Download or read book Investigation Into Shrinkage of High Performance Concrete Used for Iowa Bridge Decks and Overlays written by Kejin Wang and published by . This book was released on 2013 with total page 0 pages. Available in PDF, EPUB and Kindle. Book excerpt: High-performance concrete (HPC) overlays have been used increasingly as an effective and economical method for bridge decks in Iowa and other states. However, due to its high cementitious material content, HPC often displays high shrinkage cracking potential. This study investigated the shrinkage behavior and cracking potential of the HPC overlay mixes commonly used in Iowa. In the study, 11 HPC overlay mixes were studied. These mixes consisted of three types of cements (Type I, I/II, and IP) and various supplementary cementitious materials (Class C fly ash, slag and metakaolin). Limestone with two different gradations was used as coarse aggregates in 10 mixes and quartzite was used in one mix. Chemical shrinkage of pastes, free drying shrinkage, autogenous shrinkage of mortar and concrete, and restrained ring shrinkage of concrete were monitored over time. Mechanical properties (such as elastic modulus and compressive and splitting tensile strength) of these concrete mixes were measured at different ages. Creep coefficients of these concrete mixes were estimated using the RILEM B3 and NCHRP Report 496 models. Cracking potential of the concrete mixes was assessed based on both ASTM C 1581 and simple stress-to-strength ratio methods. The results indicate that among the 11 mixes studied, three mixes (4, 5, and 6) cracked at the age of 15, 11, and 17 days, respectively. Autogenous shrinkage of the HPC mixes ranges from 150 to 250 microstrain and free dying shrinkage of the concrete ranges from 700 to 1,200 microstrain at 56 days. Different concrete materials (cementitious type and admixtures) and mix proportions (cementitious material content) affect concrete shrinkage in different ways. Not all mixes having a high shrinkage value cracked first. The stresses in the concrete are associated primarily with the concrete shrinkage, elastic modulus, tensile strength, and creep. However, a good relationship is found between cementitious material content and total (autogenous and free drying) shrinkage of concrete.

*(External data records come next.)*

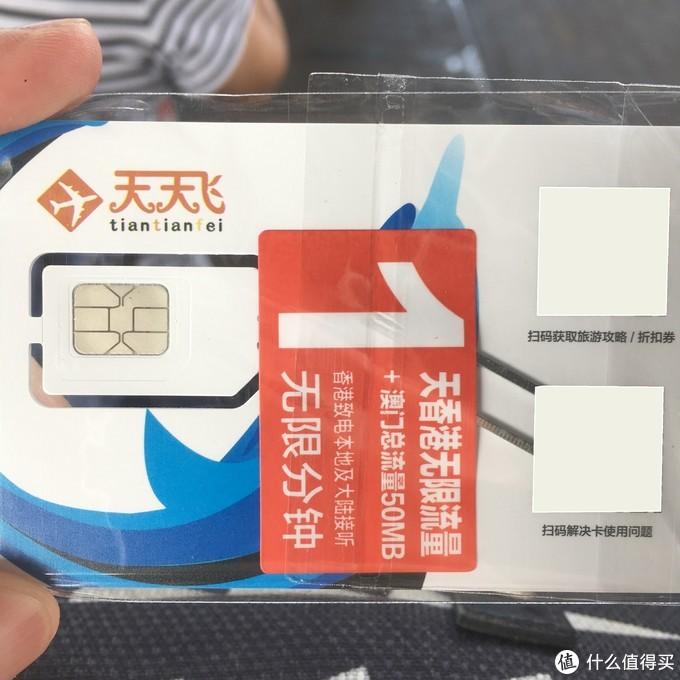 不到十块的香港电话卡可饭否?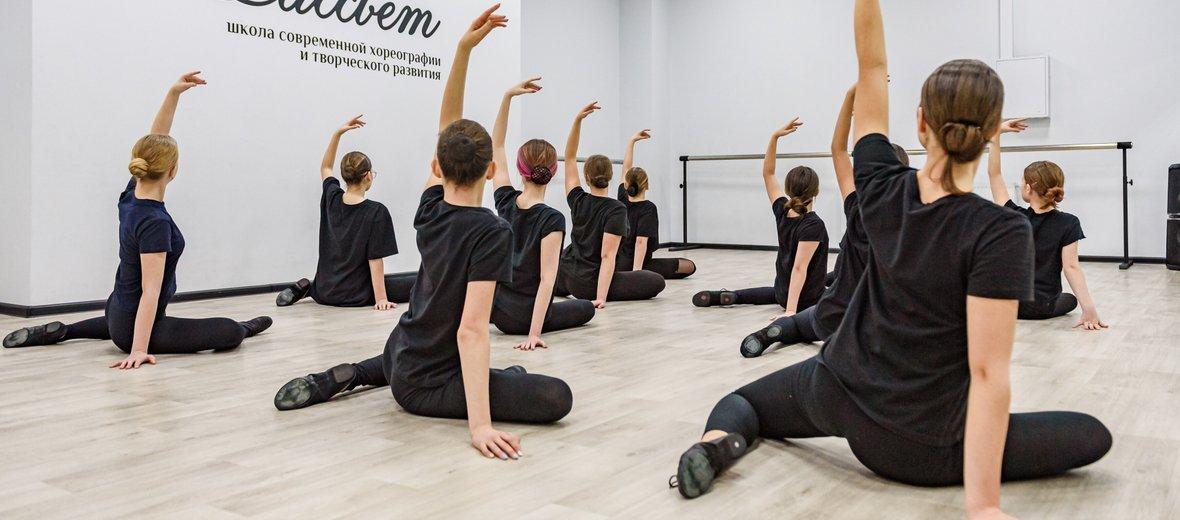 Фотогалерея - Детская школа-студия современной хореографии Рассвет на проспекте Карла Маркса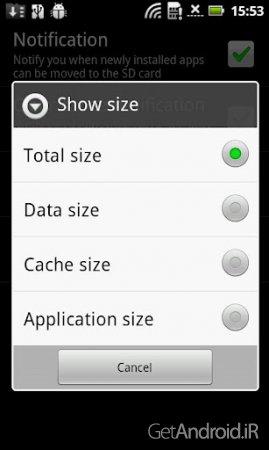 دانلود AppMgr Pro III (App 2 SD) 4.26 - برنامه انتقال برنامه ها از گوشی به مموری کارت اندروید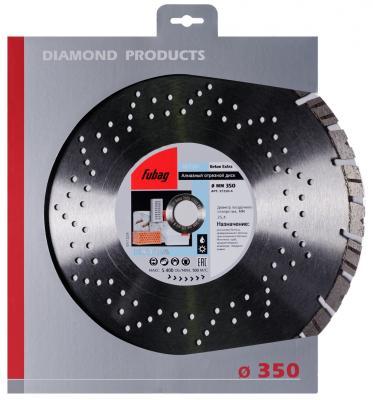 Алмазный диск Beton Extra_ диам. 350/25.4 инвертор fubag in 196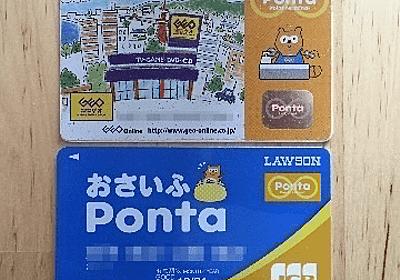 Ponta(ポンタ)カードが壊れたけど、おさいふPontaに乗換しなかった理由。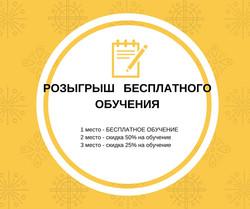 РОЗЫГРЫШ бесплатного обучения!!!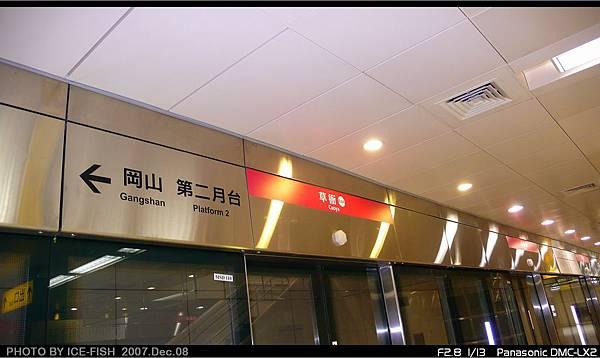 R4A草衙站-月台門及站名牌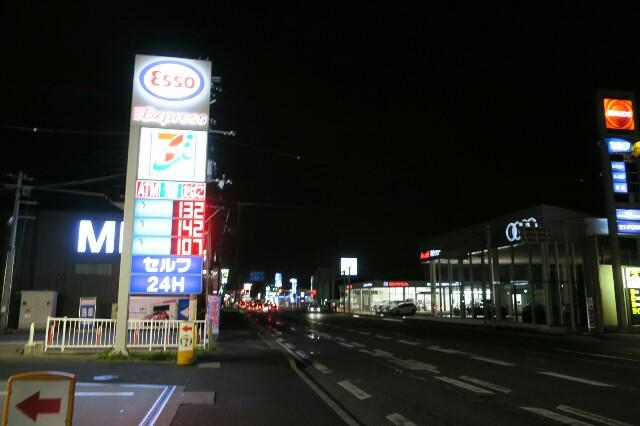 f:id:nishi0001:20170426061018j:image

Download or read book A Comparative Study of Shrinkage and Cracking of High Performance Concrete Mixtures for Bridge Decks written by and published by . This book was released on 2002 with total page pages. Available in PDF, EPUB and Kindle. Book excerpt:

Download or read book Documentation of the INDOT Experience and Construction of the Bridge Decks written by Timothy Barrett and published by . This book was released on 2015-09-01 with total page pages. Available in PDF, EPUB and Kindle. Book excerpt: The Indiana Department of Transportation (INDOT) constructed four bridge decks utilizing internally cured, high performance concrete (IC HPC) during the summer of 2013. These decks implement research findings from the research presented in the FHWA/IN/JTRP-2010/10 report where internal curing was proposed as one method to reduce the potential for shrinkage cracking, leading to improved durability. The objective of this research was to document the construction of the four IC HPC bridge decks that were constructed in Indiana during 2013 and quantify the properties and performance of these decks. This report contains documentation of the production and construction of IC HPC concrete for the four bridge decks in this study. In addition, samples of the IC HPC used in construction were compared with a reference high performance concrete (HPC) which did not utilize internal curing. These samples were transported to the laboratory where the mechanical properties, resistance to chloride migration, and potential for shrinkage and cracking was assessed. Using experimental results and mixture proportions, the diffusion based service life of the bridge decks was able to be estimated. Collectively, the results indicate that the IC HPC mixtures that were produced as a part of this study exhibit the potential to more than triple the service life of the typical bridge deck in Indiana while reducing the early age autogenous shrinkage by more than 80% compared to non-internally cured concretes.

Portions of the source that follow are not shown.